When you have multiple files that you want to store as different keys in a secret, you can put them under a specific directory and create them right from the directory. When creating a secret in Kubernetes based on a directory, each file whose basename (filename without the path) corresponds to a valid key in the directory will be packaged into the secret.

Let’s say you have a directory named secrets with the following files:

• username.txt containing user
• password.txt containing password

tree secrets/

secrets/
├── password.txt
└── username.txt

1 directory, 2 files

To create a Kubernetes secret named mysecret from this directory, where each file becomes a key-value pair in the secret:

kubectl create secret generic mysecret --from-file=secrets/

Kubernetes will package each file (username.txt and password.txt) in the secrets directory into the secret mysecret, with the filenames as keys and their contents as values.

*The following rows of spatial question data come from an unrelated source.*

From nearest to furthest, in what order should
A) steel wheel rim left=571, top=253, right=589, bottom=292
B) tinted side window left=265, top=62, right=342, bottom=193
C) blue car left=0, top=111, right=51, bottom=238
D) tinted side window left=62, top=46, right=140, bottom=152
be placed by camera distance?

5. Creating Secrets Declaratively from YAML Manifest:

You can define secrets directly in a YAML manifest file. The secret values has to base64-encoded;

cat my-secret.yaml

apiVersion: v1
kind: Secret
metadata:
  name: my-secret
type: Opaque
data:
  username: dXNlcm5hbWU=   # base64 encoded 'username'; echo -n "value" | base64
  password: cGFzc3dvcmQ=   # base64 encoded 'password'; echo -n "value" | base64

Then apply;

kubectl apply -f my-secret.yaml

To specify the namespace, define it under metadata.

apiVersion: v1
kind: Secret
metadata:
  name: my-secret
  namespace: my-namespace
type: Opaque
data:
  username: dXNlcm5hbWU=   # base64 encoded 'username'; echo -n "value" | base64
  password: cGFzc3dvcmQ=   # base64 encoded 'password'; echo -n "value" | base64

Listing Available Secrets in Kubernetes Cluster

You can use kubectl get secrets command to list available secrets in Kubernetes.

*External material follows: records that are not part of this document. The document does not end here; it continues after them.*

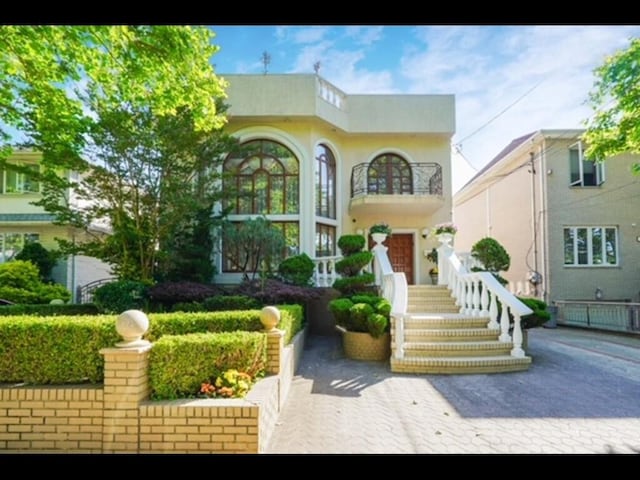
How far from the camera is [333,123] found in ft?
39.3

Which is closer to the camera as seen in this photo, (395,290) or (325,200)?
(395,290)

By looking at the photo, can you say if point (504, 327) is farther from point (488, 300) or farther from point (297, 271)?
point (297, 271)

To list the secrets in the default namespace;

kubectl get secrets

NAME          TYPE     DATA   AGE
user-logins   Opaque   2      23m

To list secrets in a specific namespace;

kubectl get secrets -n <namespace> 

To list secrets in all namespaces;

kubectl get secrets -A

Get Details of a Secret in Kubernetes

You can use kubectl describe secret or kubectl get secret commands to view secrets details;

kubectl describe secrets <name-of-secret> [-n|--namespace <namespace>]

Or;

kubectl get secrets <name-of-secret> -o yaml [-n|--namespace <namespace>]

You can also decode data field from secret using json output;

kubectl get secret <name-of-secret> -o jsonpath='{.data}' [-n|--namespace <namespace>]

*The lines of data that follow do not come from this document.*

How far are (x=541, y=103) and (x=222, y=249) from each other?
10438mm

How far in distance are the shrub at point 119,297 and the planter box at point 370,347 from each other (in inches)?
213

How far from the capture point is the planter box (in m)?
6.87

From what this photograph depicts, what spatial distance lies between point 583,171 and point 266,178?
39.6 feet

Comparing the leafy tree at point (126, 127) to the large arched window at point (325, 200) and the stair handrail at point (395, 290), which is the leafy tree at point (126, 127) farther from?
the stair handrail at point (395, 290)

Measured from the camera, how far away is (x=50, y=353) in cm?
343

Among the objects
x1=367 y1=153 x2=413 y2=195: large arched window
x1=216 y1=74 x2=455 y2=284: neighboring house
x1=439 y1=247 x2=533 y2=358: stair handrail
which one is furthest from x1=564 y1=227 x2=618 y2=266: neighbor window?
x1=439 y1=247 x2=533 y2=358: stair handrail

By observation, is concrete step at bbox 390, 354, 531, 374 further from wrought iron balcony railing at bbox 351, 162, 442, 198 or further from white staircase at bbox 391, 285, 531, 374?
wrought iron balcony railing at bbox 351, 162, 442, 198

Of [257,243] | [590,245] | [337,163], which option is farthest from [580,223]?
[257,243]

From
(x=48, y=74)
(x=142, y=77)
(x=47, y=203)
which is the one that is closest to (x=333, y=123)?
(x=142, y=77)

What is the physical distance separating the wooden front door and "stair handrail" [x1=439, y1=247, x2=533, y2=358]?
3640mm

Using Secrets in Deployment/Pods

Once you have created a secret, you can use it in your pods to securely access sensitive information.

There are two ways in which you can inject the secrets into the Pod;

• Via the Environment variables
• By mounting it as volumes in the Pod.

Using Secrets as Environment Variables

Inject secrets as environment variables in your Deployment/pod specifications. For example, below is a manifest file for creating a MariaDB pods with root user password stored in Kubernetes secret.

cat mariadb.yaml

apiVersion: apps/v1
kind: Deployment
metadata:
  name: mariadb-deployment
  namespace: apps
spec:
  replicas: 2
  selector:
    matchLabels:
      app: mariadb
  template:
    metadata:
      labels:
        app: mariadb
    spec:
      containers:
      - name: mariadb
        image: mariadb:latest
        ports:
        - containerPort: 3306
        env:
        - name: MARIADB_ROOT_PASSWORD
          valueFrom:
            secretKeyRef:
              name: mariadb-secret
              key: mariadb-root-password

As you can see, the MariaDB root user password is injected as an environment variable, MYSQL_ROOT_PASSWORD. The value of the environment variable is sourced securely from a Kubernetes Secret named mariadb-secret, using the key mariadb-root-password from that secret.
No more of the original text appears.